CN102902598B

CN102902598B - A kind of resources measurement preprocess method combined with job scheduling system

Info

Publication number: CN102902598B
Application number: CN201210333671.0A
Authority: CN
Inventors: 张磊; 张涛
Original assignee: Dawning Information Industry Beijing Co Ltd
Current assignee: Shuguang zhisuan Information Technology Co.,Ltd.
Priority date: 2012-09-10
Filing date: 2012-09-10
Publication date: 2015-08-19
Anticipated expiration: 2032-09-10
Also published as: CN102902598A

Abstract

The present invention relates to a kind of resources measurement preprocess method combined with job scheduling system, comprise the steps: that (1) enables job scheduler preprocessing function; (2) job scheduler reads computing node resource distribution file; (3) content detection is carried out to computing node resource; (4) when finding computing node resource exception content, judge whether to need to start from processing procedure; (5) judge whether to carry out from process to computing node resource exception content; (6) carry out from process to computing node resource exception content; (7) by SMTP or SMGP expanded configuration interface, computing node resource exception content is sent to user with the form of note or mail; (8) by operation process recording in journal file.Give from processing scheme for " reliability of storage resources " and " document availability " this two problem, and relevant automatic process and configuration file are provided, really accomplish simple, configurable, easily extensible.Treatment effeciency is high, time saving and energy saving.

Description

A kind of resources measurement preprocess method combined with job scheduling system

Technical field

The present invention relates to a kind of preprocess method of HPCC field, be specifically related to a kind of resources measurement preprocess method combined with job scheduling system.

Background technology

One of modal problem of large-scale cluster job scheduling system is exactly: resource (comprising computing node resource, storage resources etc.) has occurred abnormal (not a node roll off the production line exception), but dispatching system fails to catch this exception, to such an extent as to operation is scheduled in abnormal nodes resource, or employ other abnormal resource, cause operation finally cannot normally complete.To a large amount of wastes of resource and time be caused like this, and normal job run result cannot be obtained.

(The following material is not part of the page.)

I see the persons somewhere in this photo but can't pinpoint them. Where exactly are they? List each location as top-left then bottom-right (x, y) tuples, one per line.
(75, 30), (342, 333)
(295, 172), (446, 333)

Provide the function of computing node health detection in Torque 5.0, and coordinate scheduler (as: Maui) that the state of health status abnormal nodes is set to Down.The node health measuring ability of Torque, by specifying monitoring script, obtains the operation output information of detection script, if output information is with " ERROR " beginning, then the state of this node is set to Down by scheduler.Meanwhile, nodal test interval can be set.There is following problem in prior art:

First, executable program under the computing node health measuring function that Torque provides requires user to write corresponding detection script or Linux voluntarily, so just require that user has certain detection script or application trace routine development ability, use difficulty larger; Secondly, the computing node health measuring function that Torque provides only when detecting abnormal, utilizes scheduler that node state is set to Down, does not provide corresponding abnormal automatic processing capacity.

Summary of the invention

For the deficiencies in the prior art, the invention provides a kind of resources measurement preprocess method combined with job scheduling system.The present invention is on the basis of the cluster job scheduling resource management system Torque computing node health measuring function of increasing income, give from processing scheme for " reliability of storage resources " and " document availability " this two problem, and provide relevant automatic process and configuration file, really accomplish simple, configurable, easily extensible.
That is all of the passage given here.